*** DATA TO USE

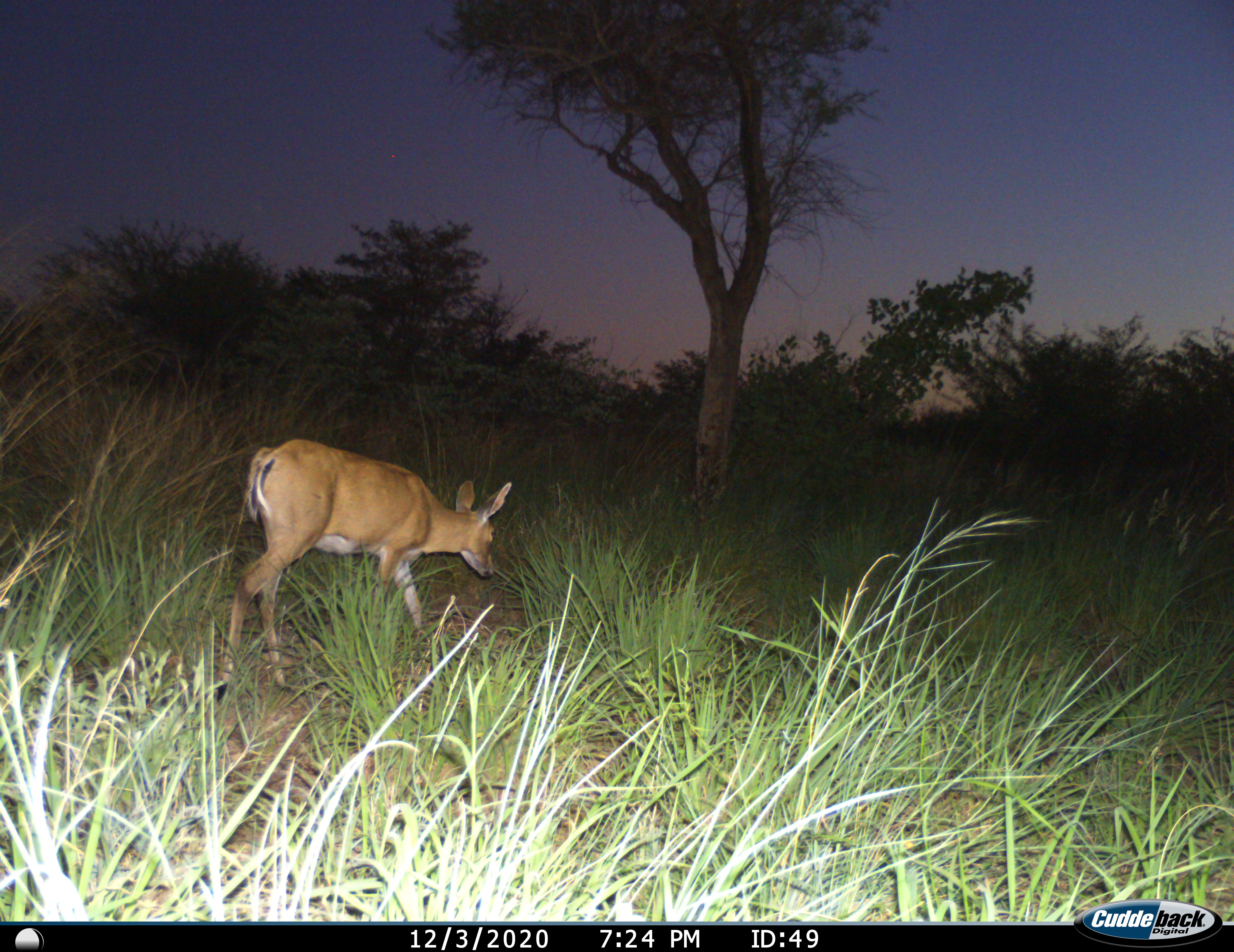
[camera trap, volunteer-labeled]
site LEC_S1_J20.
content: unidentified animal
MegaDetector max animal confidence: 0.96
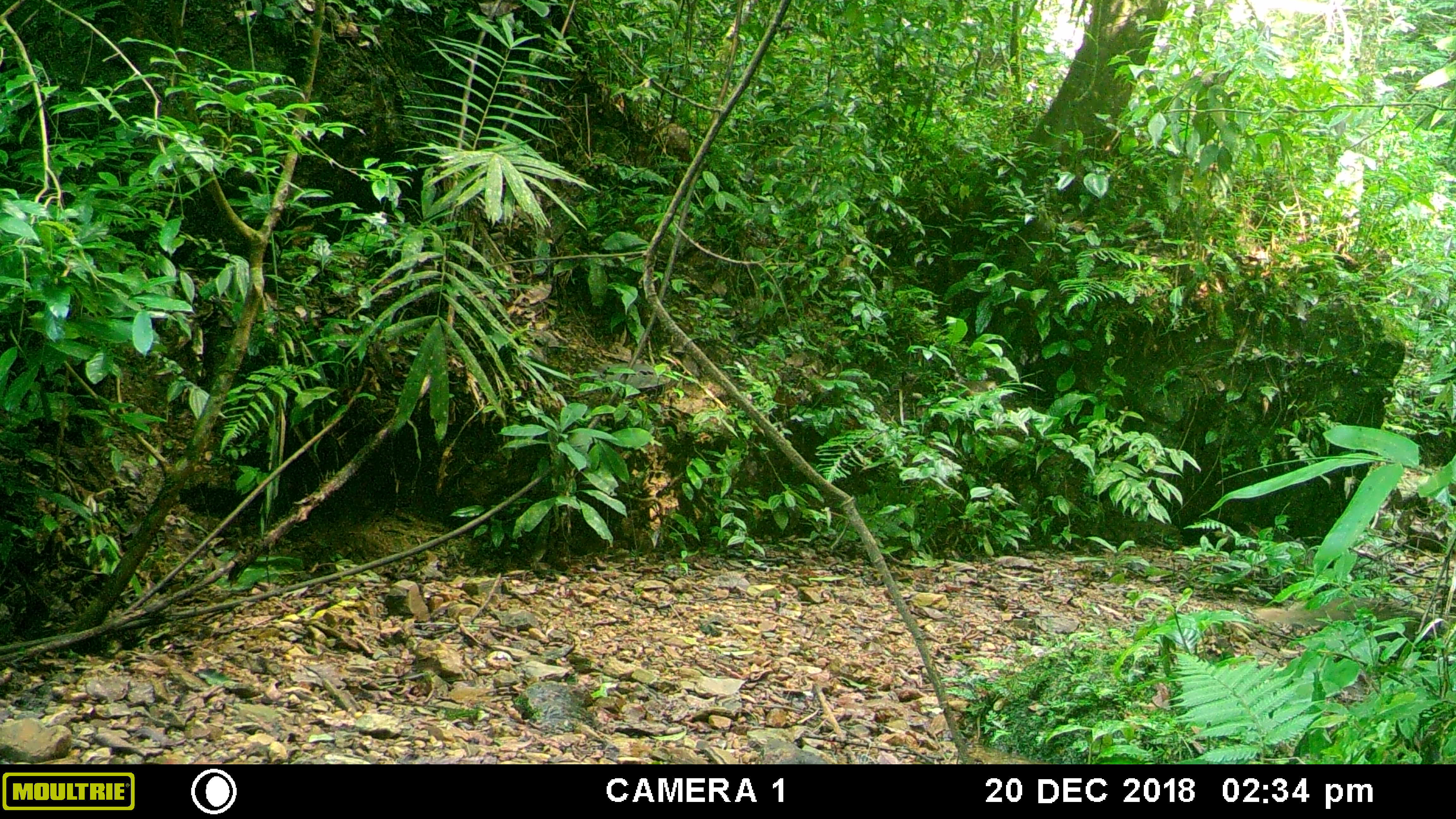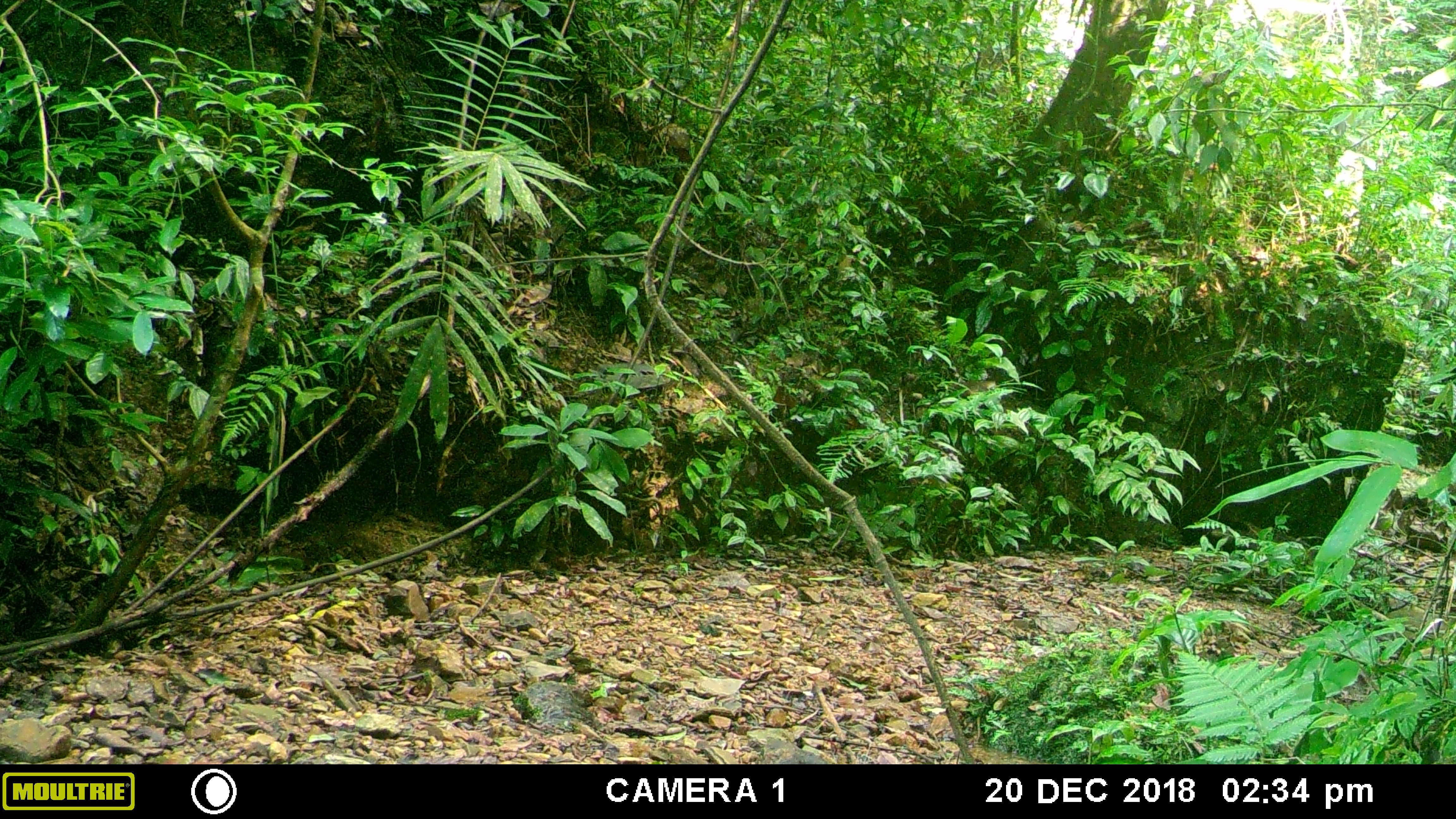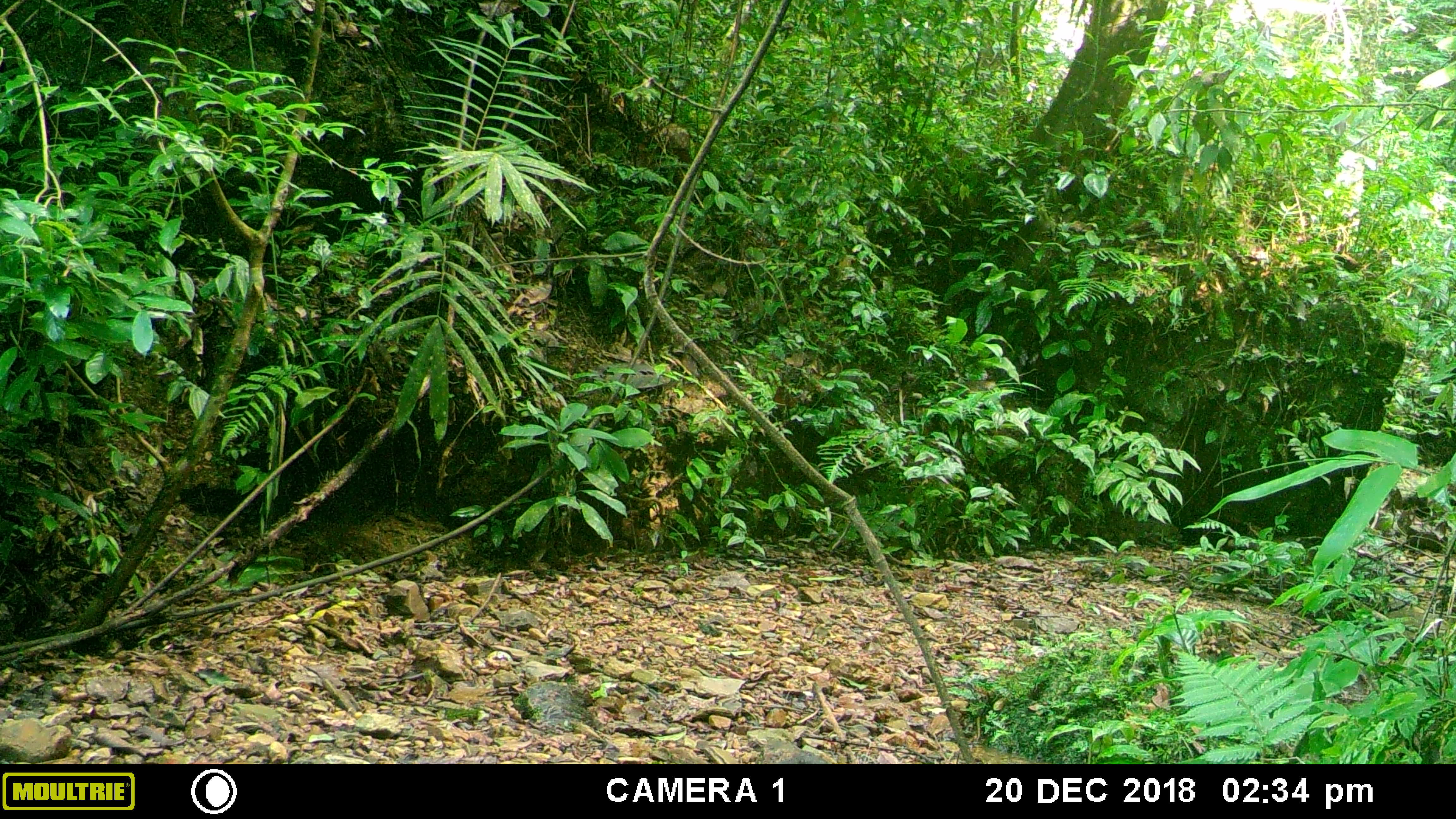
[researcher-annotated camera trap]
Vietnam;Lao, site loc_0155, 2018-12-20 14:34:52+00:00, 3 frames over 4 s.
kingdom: Animalia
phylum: Chordata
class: Mammalia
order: Carnivora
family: Herpestidae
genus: Urva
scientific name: Urva urva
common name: crab-eating mongoose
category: crab eating mongoose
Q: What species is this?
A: Crab eating mongoose (crab-eating mongoose) (Urva urva).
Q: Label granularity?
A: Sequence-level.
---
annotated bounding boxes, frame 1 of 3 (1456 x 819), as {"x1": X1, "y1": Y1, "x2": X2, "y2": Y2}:
crab eating mongoose: {"x1": 1252, "y1": 597, "x2": 1450, "y2": 641}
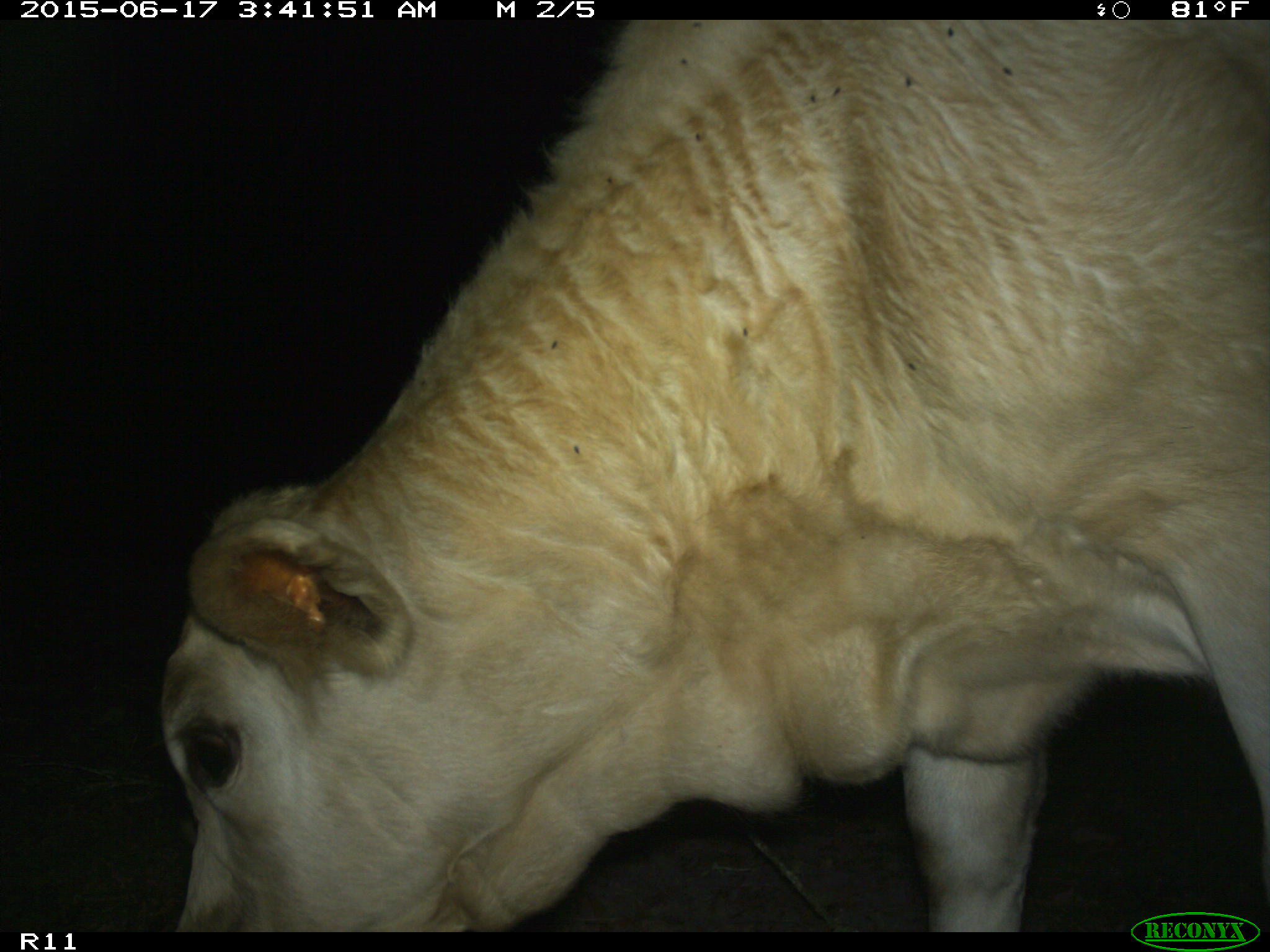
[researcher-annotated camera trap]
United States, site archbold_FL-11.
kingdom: Animalia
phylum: Chordata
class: Mammalia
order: Artiodactyla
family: Bovidae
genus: Bos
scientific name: Bos taurus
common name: domestic cow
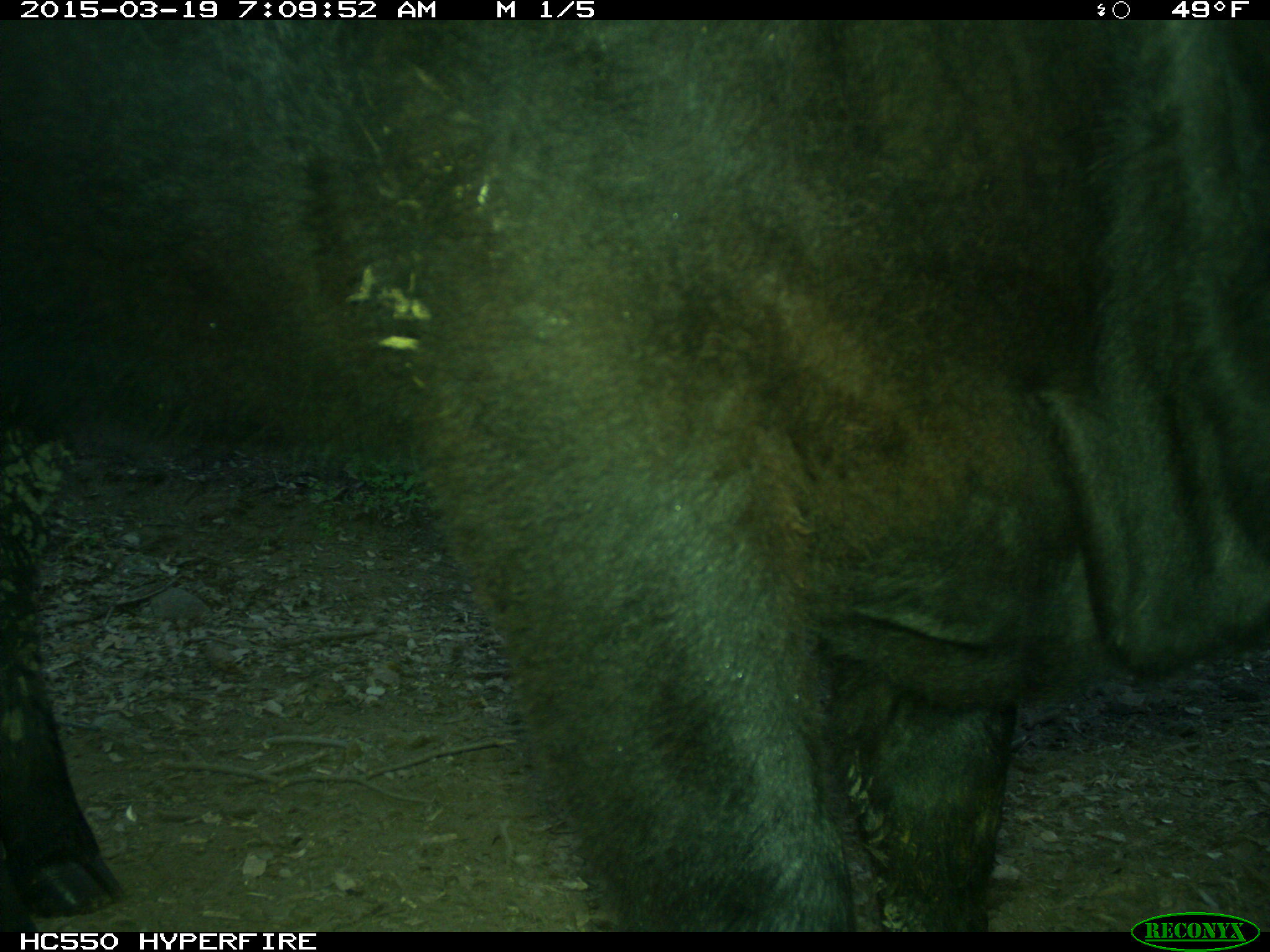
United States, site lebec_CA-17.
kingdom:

******

▸ **TASK GOAL**
Output, line for line and exactly, the records above from their first line through the one with "Q: What species is this?", both ends included, but no pictures.

▸ **WRITTEN SOLUTION**
[camera trap, volunteer-labeled]
site LEC_S1_J20.
content: unidentified animal
MegaDetector max animal confidence: 0.96
[researcher-annotated camera trap]
Vietnam;Lao, site loc_0155, 2018-12-20 14:34:52+00:00, 3 frames over 4 s.
kingdom: Animalia
phylum: Chordata
class: Mammalia
order: Carnivora
family: Herpestidae
genus: Urva
scientific name: Urva urva
common name: crab-eating mongoose
category: crab eating mongoose
Q: What species is this?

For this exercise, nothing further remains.